Treinta años

Todos, o casi todos, llegábamos en bus. Eso de llevar y traer niños al colegio no era común en el siglo XX, afortunadamente. El viaje en bus era de por si una aventura cultural en la vida escolar. El rato antes de la salida de regreso a casa, en el corredor detrás de donde los buses aguardaban la señal de salida, era otro momento con vida propia. Un espacio en el que convivíamos  sin  fronteras de grados o secciones. Hombres y mujeres por igual. 

En medio de esos momentos de llegada y salida ocurría todo un universo. La infancia primera fue de  columpios y disfraces y canciones en alemán que milagrosamente entendíamos. Loncheras de Blanca Nieves o amarillas en forma de bus y bolsones azules –uniformados todos hasta en eso– eran parte de la cotidianidad escolar en primaria. Usábamos macabras pluma fuente que algunos nunca aprendimos a dominar del todo. Sí, aprendíamos a escribir con elegancia europea -bolígrafos prohibidos- aunque algunos manchábamos sin remedio nuestros elegantes cuadernos, comprados en aquella proveeduría que ayer descubrí aún existe. A partir de cuarto grado usábamos saco, el suéter era cuestión de güiros. Con el saco nos sentíamos la mamá y el papá de Tarzán. Cuidado y lo perdíamos, eso sí. Las aulas tenían, cada una, lavamanos y un retroproyector para acetatos, modernos en los años ochenta, hoy piezas de museo.  En el IAG aprendimos matemáticas largas y profundas y a veces angustiantes. Entraba Herr Sperlich a la clase y  me sudaba el cerebro. 

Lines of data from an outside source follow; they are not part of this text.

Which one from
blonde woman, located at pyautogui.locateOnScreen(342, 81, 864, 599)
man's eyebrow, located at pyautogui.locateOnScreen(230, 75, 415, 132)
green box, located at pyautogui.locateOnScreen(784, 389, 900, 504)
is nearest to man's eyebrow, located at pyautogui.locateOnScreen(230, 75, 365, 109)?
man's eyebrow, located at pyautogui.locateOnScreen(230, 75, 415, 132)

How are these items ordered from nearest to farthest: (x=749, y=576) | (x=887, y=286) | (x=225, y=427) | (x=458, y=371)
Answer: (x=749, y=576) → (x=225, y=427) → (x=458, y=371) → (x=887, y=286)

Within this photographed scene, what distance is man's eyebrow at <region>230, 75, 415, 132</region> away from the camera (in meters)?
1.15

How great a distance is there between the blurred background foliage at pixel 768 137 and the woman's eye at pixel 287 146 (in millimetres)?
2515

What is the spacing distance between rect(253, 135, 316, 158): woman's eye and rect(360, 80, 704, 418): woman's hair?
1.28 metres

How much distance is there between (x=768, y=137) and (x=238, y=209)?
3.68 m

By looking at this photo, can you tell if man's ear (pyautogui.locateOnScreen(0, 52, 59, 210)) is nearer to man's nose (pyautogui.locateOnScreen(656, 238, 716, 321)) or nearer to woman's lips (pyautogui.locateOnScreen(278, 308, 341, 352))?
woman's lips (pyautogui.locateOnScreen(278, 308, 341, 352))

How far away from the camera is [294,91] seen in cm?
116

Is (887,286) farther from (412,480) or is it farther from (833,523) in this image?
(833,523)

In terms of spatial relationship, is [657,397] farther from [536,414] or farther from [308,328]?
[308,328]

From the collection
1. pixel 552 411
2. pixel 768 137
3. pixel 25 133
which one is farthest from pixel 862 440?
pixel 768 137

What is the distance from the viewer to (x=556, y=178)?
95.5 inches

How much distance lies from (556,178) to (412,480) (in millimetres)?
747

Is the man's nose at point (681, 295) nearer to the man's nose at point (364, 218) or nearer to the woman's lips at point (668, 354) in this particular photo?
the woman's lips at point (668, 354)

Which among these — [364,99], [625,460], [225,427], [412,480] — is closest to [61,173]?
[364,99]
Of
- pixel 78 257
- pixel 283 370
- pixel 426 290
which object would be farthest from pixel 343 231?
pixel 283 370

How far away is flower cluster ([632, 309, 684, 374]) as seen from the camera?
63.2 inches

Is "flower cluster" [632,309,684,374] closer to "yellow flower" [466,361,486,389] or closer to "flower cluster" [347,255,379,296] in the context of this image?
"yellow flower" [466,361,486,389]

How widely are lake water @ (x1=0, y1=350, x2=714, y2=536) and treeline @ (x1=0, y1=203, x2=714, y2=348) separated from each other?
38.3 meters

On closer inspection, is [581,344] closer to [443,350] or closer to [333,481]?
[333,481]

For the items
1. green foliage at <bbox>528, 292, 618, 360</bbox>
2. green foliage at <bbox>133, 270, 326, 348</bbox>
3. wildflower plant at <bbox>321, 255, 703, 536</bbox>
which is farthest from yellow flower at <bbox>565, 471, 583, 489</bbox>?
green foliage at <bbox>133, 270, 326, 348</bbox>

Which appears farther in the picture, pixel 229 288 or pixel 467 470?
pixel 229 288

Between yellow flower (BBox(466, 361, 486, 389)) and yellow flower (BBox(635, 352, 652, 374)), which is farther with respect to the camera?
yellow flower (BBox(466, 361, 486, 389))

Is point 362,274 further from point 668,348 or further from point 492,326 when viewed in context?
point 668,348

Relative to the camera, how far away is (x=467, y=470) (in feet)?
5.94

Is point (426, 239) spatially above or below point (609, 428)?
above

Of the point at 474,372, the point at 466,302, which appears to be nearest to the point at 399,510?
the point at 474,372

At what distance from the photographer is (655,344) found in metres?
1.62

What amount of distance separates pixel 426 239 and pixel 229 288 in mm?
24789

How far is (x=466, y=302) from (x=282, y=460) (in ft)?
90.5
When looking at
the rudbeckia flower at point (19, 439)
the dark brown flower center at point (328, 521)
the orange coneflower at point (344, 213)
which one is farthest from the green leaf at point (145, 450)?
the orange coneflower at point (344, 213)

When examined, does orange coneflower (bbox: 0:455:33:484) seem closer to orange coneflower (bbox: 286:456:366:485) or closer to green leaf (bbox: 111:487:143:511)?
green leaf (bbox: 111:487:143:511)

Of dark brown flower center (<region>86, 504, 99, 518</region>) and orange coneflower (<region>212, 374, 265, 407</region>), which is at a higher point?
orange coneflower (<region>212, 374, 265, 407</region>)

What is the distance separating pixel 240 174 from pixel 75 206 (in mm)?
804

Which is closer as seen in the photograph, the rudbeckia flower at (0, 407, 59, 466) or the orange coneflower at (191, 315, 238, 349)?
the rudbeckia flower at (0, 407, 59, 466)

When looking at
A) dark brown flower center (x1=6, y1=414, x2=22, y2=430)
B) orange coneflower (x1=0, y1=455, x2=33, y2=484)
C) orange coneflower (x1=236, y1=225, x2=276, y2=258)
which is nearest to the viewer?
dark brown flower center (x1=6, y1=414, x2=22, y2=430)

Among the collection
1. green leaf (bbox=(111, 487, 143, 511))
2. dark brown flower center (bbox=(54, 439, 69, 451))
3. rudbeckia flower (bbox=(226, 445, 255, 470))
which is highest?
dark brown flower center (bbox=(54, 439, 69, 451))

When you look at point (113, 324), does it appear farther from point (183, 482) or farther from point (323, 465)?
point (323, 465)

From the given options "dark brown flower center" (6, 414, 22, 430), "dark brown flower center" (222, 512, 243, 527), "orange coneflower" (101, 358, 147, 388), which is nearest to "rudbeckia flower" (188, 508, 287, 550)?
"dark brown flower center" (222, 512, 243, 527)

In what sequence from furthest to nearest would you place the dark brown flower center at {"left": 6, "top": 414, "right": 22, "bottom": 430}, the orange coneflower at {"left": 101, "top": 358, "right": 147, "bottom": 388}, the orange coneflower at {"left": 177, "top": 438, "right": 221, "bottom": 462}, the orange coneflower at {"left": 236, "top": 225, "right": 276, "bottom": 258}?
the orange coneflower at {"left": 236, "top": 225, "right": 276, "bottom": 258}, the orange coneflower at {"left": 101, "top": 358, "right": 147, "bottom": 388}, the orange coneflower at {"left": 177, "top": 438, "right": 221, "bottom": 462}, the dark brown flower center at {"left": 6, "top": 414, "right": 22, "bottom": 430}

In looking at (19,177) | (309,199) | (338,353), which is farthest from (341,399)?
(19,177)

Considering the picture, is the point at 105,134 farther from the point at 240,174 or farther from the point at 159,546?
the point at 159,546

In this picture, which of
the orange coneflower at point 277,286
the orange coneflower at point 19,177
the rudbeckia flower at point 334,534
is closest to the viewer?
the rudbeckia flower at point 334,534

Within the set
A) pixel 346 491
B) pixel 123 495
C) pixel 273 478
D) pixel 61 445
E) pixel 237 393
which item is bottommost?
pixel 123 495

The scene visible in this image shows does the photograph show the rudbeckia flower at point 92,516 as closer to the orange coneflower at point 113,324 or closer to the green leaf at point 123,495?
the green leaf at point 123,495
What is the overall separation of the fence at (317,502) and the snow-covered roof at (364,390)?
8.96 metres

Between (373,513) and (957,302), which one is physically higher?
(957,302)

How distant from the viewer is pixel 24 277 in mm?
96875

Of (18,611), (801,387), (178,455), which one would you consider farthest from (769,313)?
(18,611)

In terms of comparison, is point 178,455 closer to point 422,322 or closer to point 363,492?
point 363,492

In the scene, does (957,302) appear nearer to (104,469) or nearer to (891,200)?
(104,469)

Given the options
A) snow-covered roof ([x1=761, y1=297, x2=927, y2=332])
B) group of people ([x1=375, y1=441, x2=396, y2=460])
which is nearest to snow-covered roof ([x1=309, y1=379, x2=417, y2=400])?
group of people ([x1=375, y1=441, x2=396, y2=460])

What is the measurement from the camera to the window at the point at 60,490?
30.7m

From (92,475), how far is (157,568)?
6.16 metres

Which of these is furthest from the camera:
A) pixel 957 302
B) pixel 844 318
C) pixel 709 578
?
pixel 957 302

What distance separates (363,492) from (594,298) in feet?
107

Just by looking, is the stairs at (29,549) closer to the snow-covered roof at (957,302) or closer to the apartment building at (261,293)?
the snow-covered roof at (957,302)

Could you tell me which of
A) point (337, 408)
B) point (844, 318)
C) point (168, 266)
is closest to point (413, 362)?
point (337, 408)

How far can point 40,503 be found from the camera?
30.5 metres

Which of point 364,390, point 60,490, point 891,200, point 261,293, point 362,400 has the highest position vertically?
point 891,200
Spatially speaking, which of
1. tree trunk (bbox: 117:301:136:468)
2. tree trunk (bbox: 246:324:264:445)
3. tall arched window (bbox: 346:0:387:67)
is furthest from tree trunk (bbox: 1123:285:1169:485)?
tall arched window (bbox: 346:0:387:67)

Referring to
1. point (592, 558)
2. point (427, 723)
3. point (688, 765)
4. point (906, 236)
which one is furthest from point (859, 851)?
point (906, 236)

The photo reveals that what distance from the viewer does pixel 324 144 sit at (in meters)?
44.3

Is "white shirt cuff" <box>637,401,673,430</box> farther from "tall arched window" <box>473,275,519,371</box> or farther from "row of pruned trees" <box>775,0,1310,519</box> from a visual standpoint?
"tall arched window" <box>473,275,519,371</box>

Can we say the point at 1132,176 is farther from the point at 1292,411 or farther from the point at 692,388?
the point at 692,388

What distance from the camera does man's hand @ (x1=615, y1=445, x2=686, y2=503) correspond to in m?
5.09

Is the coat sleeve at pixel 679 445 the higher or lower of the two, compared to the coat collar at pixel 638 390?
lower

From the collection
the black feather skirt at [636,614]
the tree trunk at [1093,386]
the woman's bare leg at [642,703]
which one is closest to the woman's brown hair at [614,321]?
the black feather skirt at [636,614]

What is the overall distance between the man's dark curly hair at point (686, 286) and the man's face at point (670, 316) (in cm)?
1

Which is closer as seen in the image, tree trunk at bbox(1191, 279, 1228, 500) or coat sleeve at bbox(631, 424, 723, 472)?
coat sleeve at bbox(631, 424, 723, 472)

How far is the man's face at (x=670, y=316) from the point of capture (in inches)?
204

Tocábamos marimba y cantábamos en un coro fuera de serie. También teníamos orquesta y espectaculares veladas musicales. Durante los recreos jugábamos yax, liga y tenta eléctrica. No recuerdo bien en qué consistía esa tenta, pero resuena.  

Teníamos pulcros jardines en donde era prohibido jugar (¿?). Y una cancha de basquet en la que jugábamos más kickball y matado. ¿Basquet? Creo que no muy.  Recreos enteros jugábamos kick. Algunas poco afortunadas no éramos muy doctas en materia de balones y nos costaba encontrar equipo que nos quisiera en sus filas. Pero no dejábamos de ir. 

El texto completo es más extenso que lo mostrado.